> [Provided material]:
....

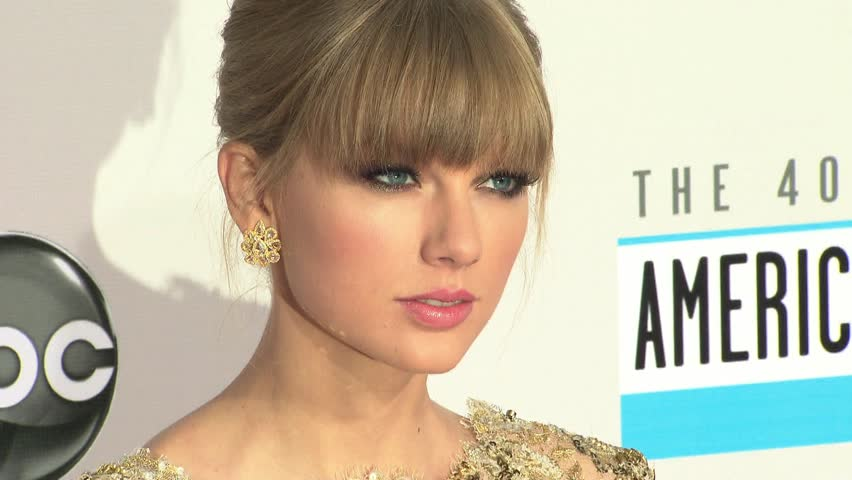 LOS ANGELES - November 18, 2012: Taylor Swift at the American Music Awards 2012 in the Nokia Theatre in Los Angeles November 18, 2012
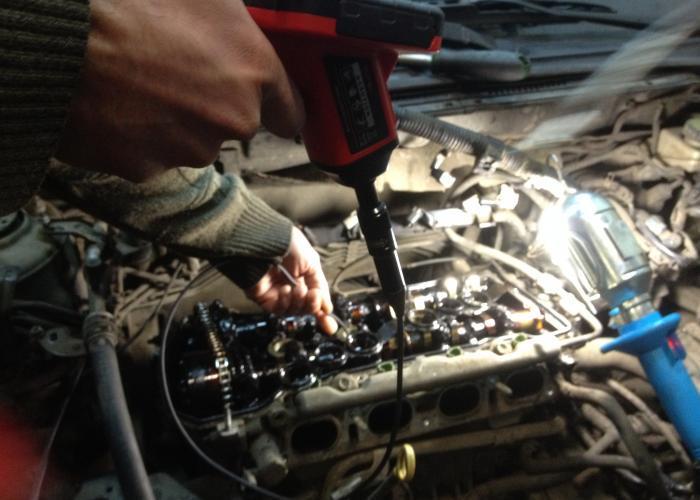 Toyota Avensis (Тойота Авенсис) 2006г.в.Проверка выработки цилиндра эндоскопом, перед снятием двигателя - Диагностика видео эндоскопом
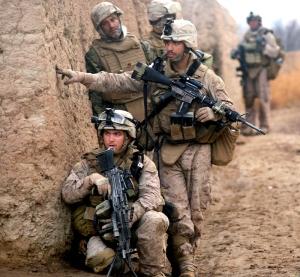 6th_Marine_Rgt._on_patrol_in_Marja_2010-02-22_crop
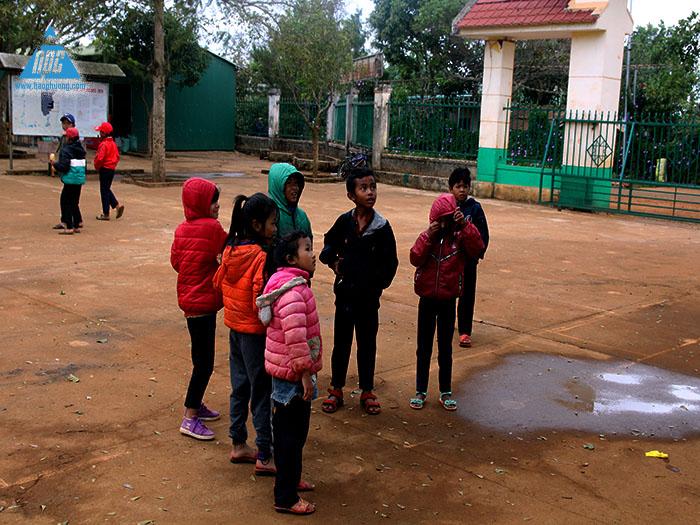 Ngay từ 7h đã có nhiều em học sinh đến trường 1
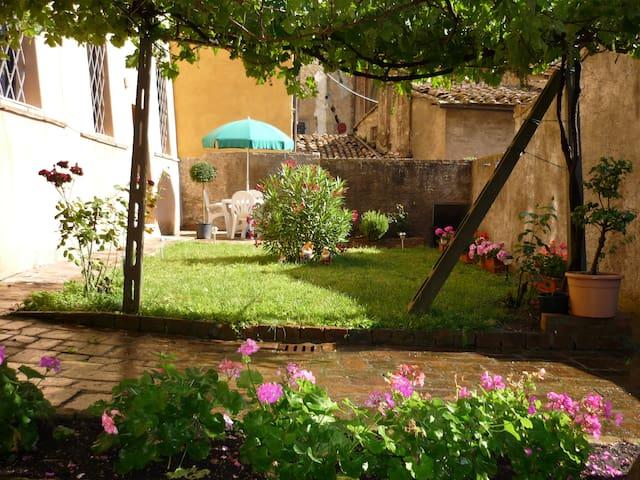 APPARTAMENTO PIANTERRENO, GIARDINO - Siena - Apartment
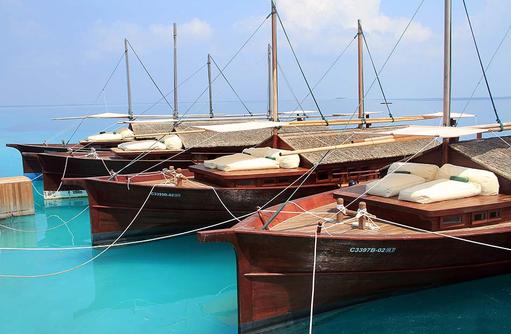 Boote, Safari Island Resort, Maldives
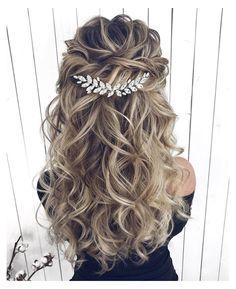 Hair Comb Wedding, Wedding Hair And Makeup, Wedding Updo, Simple Wedding Hair, Romantic Bridal Hair, Bridal Hair Down, Wedding Party Hair, Long Bridal Hair, Dream Wedding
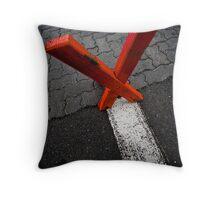 X marx the edge Throw Pillow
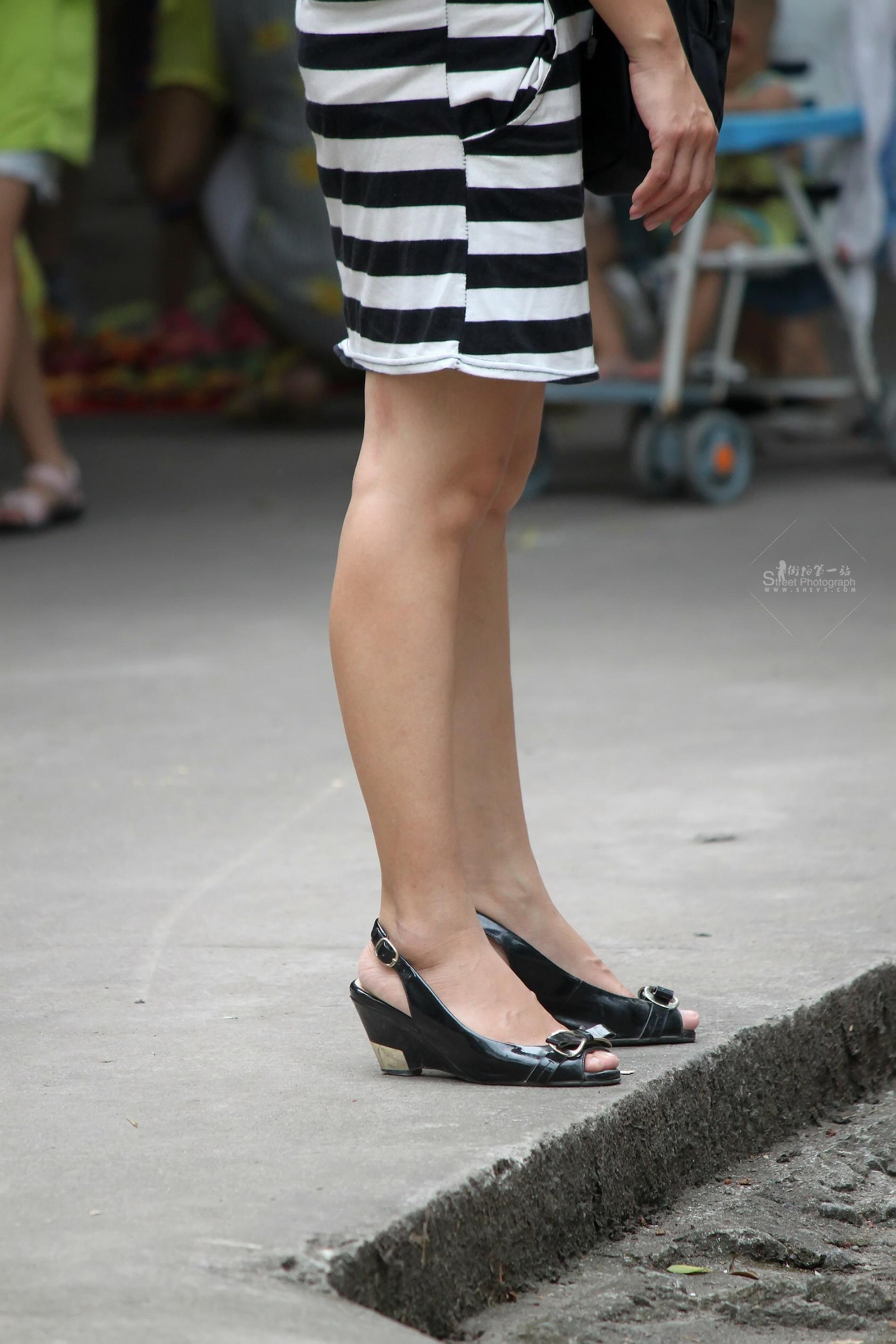 挑鞋晾脚_街拍挑鞋_街拍肉丝挑鞋_街拍短丝挑鞋_街拍丝脚挑鞋 - www.baobaoyuer.com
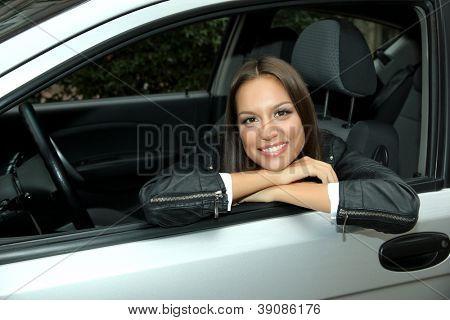bela jovem no carro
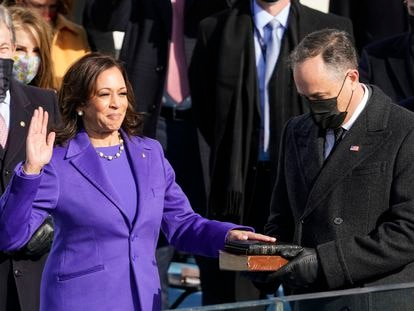 Kamala Harris jura el cargo de vicepresidenta de EE UU con la mano en la biblia sostenida por su esposo, Douglas Emhoff, en el Capitolio.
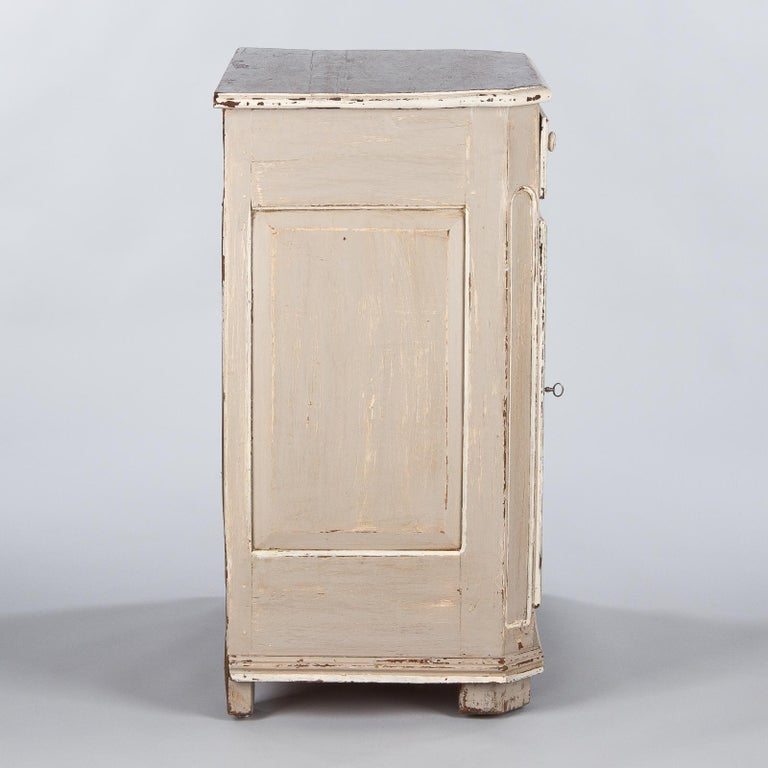 French Louis XIV Painted Oak Confiturier Cabinet, 18th Century For Sale 14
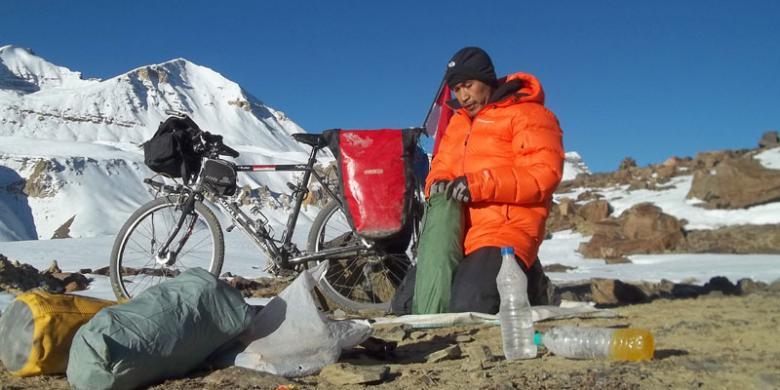 Max Agung Pribadi membenahi perlengkapan sebelum jalan dari puncak Baralacha La (4.950m)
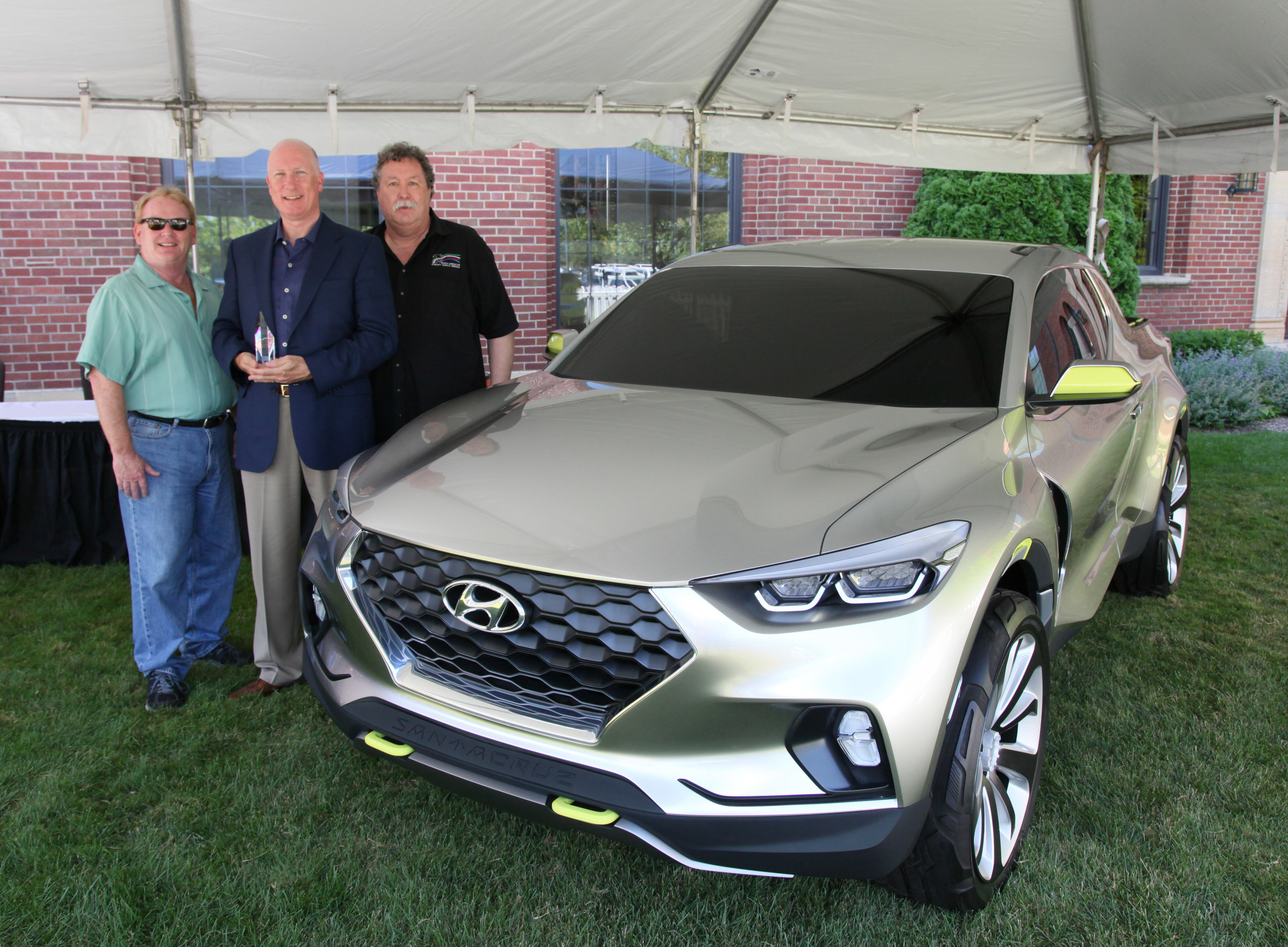 Santa Cruz Wins 2015 North American Concept Truck of the Year Award on Sunday, July 26. (L to R: Mark Phelan, NACVOTY Juror and Detroit Free Press Auto Critic, Jim Trainor, Senior Group Manager of Product Public Relations for Hyundai Motor America, and Tom Kelley, NACVOTY Juror)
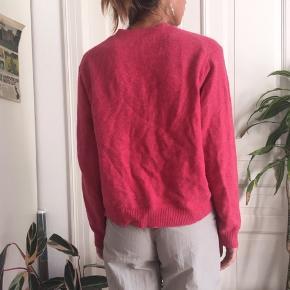 Flot sweater med 100% uld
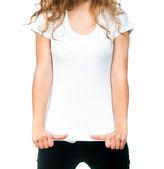 Menina bonita com a t-shirt em branco — Foto Stock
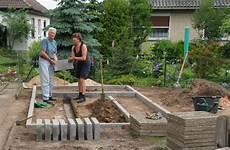Gewächshaus Fundament Bauen - anregungen durch bildbeispiele zu gew 228 chshausfundamenten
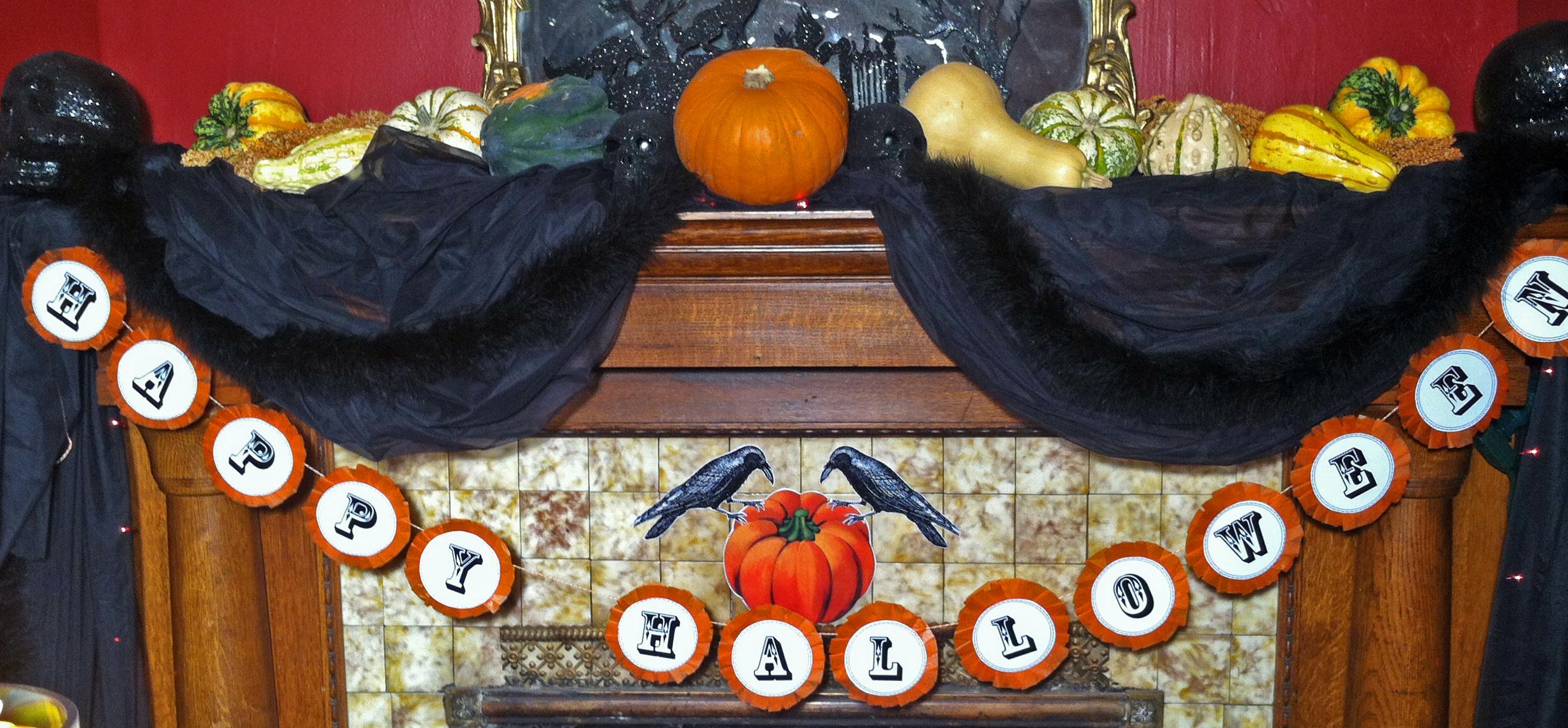 Charming victorian gothic halloween garland diy plus for Halloween girlande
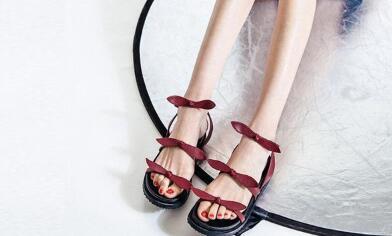 广州本地档口女鞋货源,各大品牌一比一精品女鞋批发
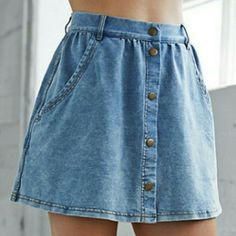 Vintage denim skirt! From Pacsun! Never worn, in great condition. Bullhead Skirts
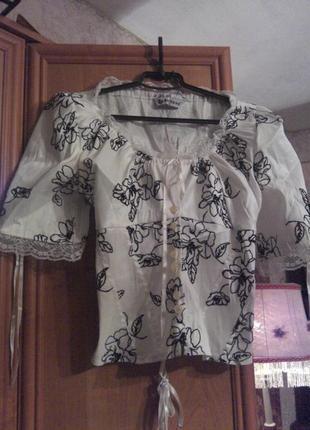 Красивая блуза-корсет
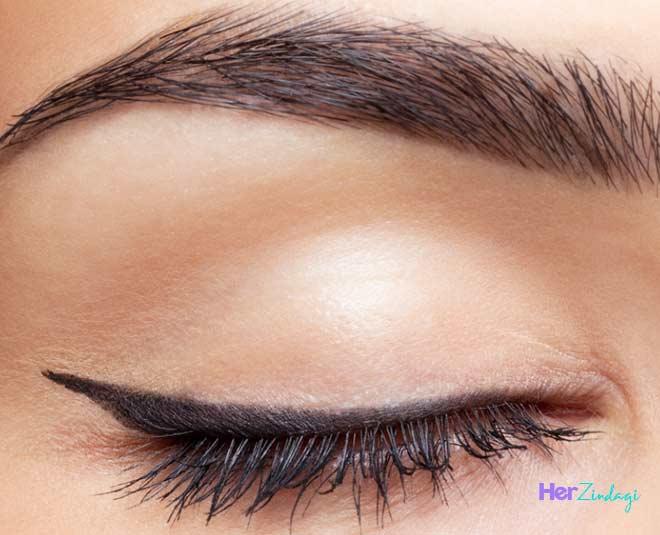 oily upper eyelids treatment
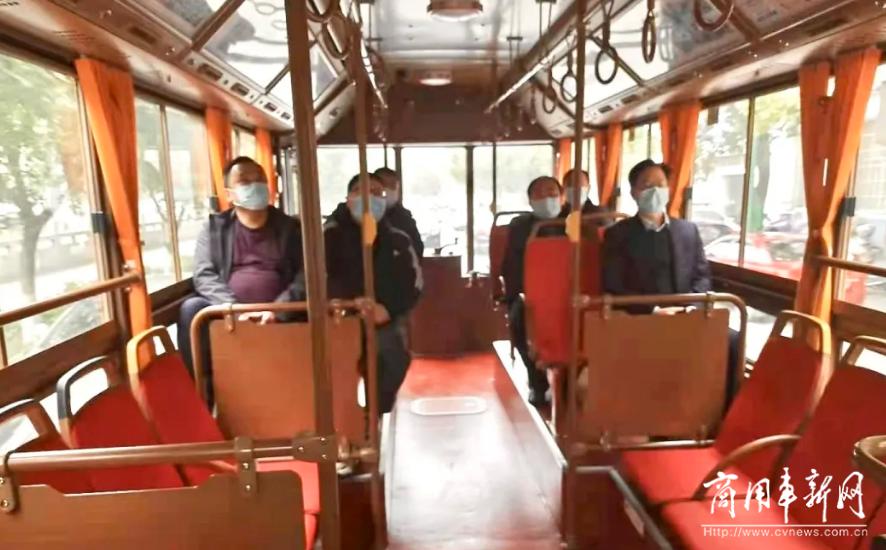 添彩城市魅力 服务百姓民生 银隆仿古铛铛车融入江西萍乡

....

> [Required work]: Repeat the listing exactly, pictures excluded.

> [Output below]:
 LOS ANGELES - November 18, 2012: Taylor Swift at the American Music Awards 2012 in the Nokia Theatre in Los Angeles November 18, 2012
 Toyota Avensis (Тойота Авенсис) 2006г.в.Проверка выработки цилиндра эндоскопом, перед снятием двигателя - Диагностика видео эндоскопом
 6th_Marine_Rgt._on_patrol_in_Marja_2010-02-22_crop
 Ngay từ 7h đã có nhiều em học sinh đến trường 1
 APPARTAMENTO PIANTERRENO, GIARDINO - Siena - Apartment
 Boote, Safari Island Resort, Maldives
 Hair Comb Wedding, Wedding Hair And Makeup, Wedding Updo, Simple Wedding Hair, Romantic Bridal Hair, Bridal Hair Down, Wedding Party Hair, Long Bridal Hair, Dream Wedding
 X marx the edge Throw Pillow
 挑鞋晾脚_街拍挑鞋_街拍肉丝挑鞋_街拍短丝挑鞋_街拍丝脚挑鞋 - www.baobaoyuer.com
bela jovem no carro
 Kamala Harris jura el cargo de vicepresidenta de EE UU con la mano en la biblia sostenida por su esposo, Douglas Emhoff, en el Capitolio.
 French Louis XIV Painted Oak Confiturier Cabinet, 18th Century For Sale 14
 Max Agung Pribadi membenahi perlengkapan sebelum jalan dari puncak Baralacha La (4.950m)
 Santa Cruz Wins 2015 North American Concept Truck of the Year Award on Sunday, July 26. (L to R: Mark Phelan, NACVOTY Juror and Detroit Free Press Auto Critic, Jim Trainor, Senior Group Manager of Product Public Relations for Hyundai Motor America, and Tom Kelley, NACVOTY Juror)
 Flot sweater med 100% uld
 Menina bonita com a t-shirt em branco — Foto Stock
Gewächshaus Fundament Bauen - anregungen durch bildbeispiele zu gew 228 chshausfundamenten
 Charming victorian gothic halloween garland diy plus for Halloween girlande
 广州本地档口女鞋货源,各大品牌一比一精品女鞋批发
 Vintage denim skirt! From Pacsun! Never worn, in great condition. Bullhead Skirts
 Красивая блуза-корсет
 oily upper eyelids treatment
 添彩城市魅力 服务百姓民生 银隆仿古铛铛车融入江西萍乡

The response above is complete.